*** Listed records ***

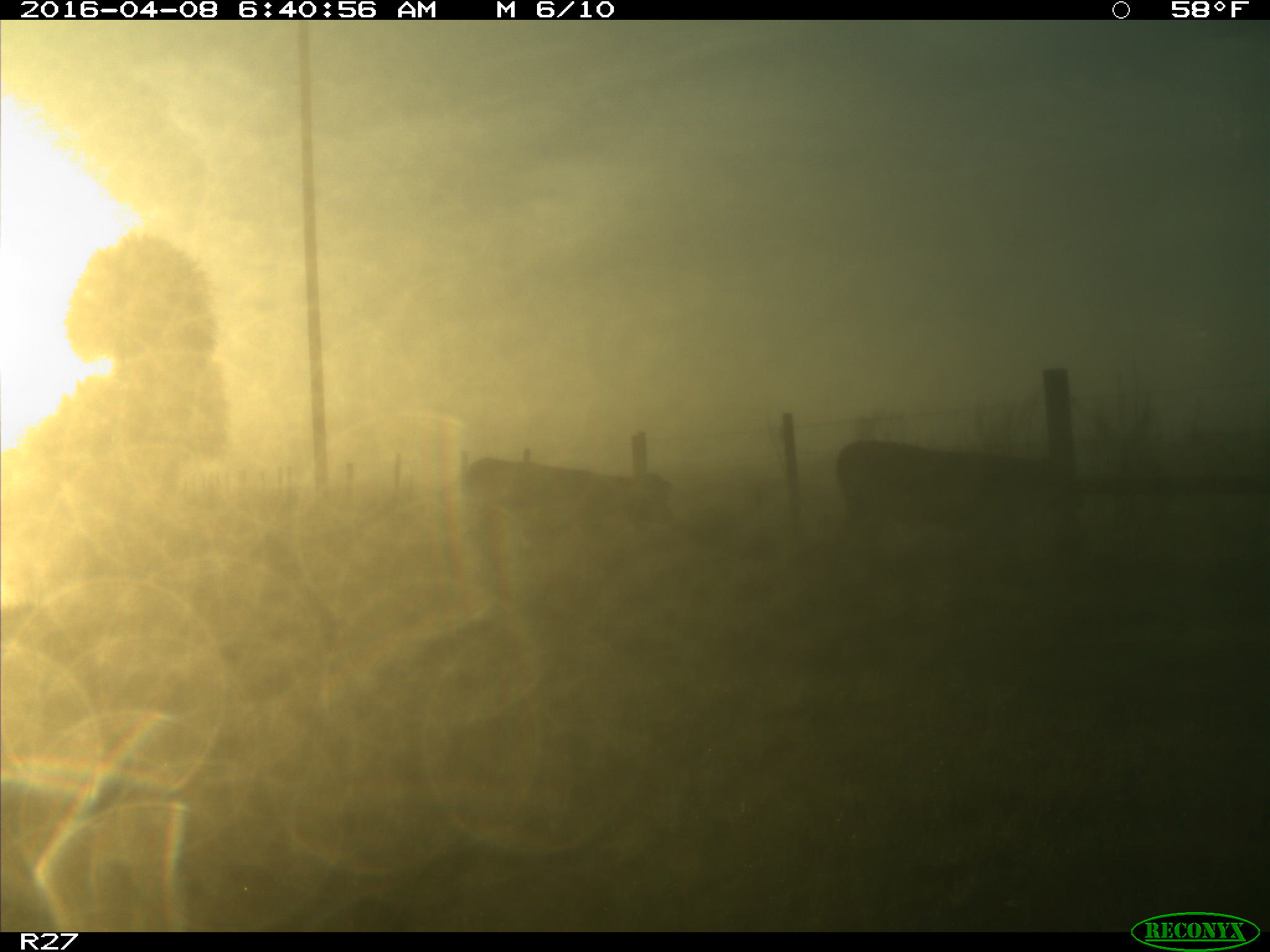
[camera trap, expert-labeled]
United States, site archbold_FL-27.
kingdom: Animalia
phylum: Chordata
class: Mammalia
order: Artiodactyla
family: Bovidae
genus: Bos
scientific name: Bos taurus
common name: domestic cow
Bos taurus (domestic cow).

*** End of Listed records ***

→ Directions for this task
Please write out all the entries above again exactly as they appear, skipping any images.

→ Task output
[camera trap, expert-labeled]
United States, site archbold_FL-27.
kingdom: Animalia
phylum: Chordata
class: Mammalia
order: Artiodactyla
family: Bovidae
genus: Bos
scientific name: Bos taurus
common name: domestic cow
Bos taurus (domestic cow).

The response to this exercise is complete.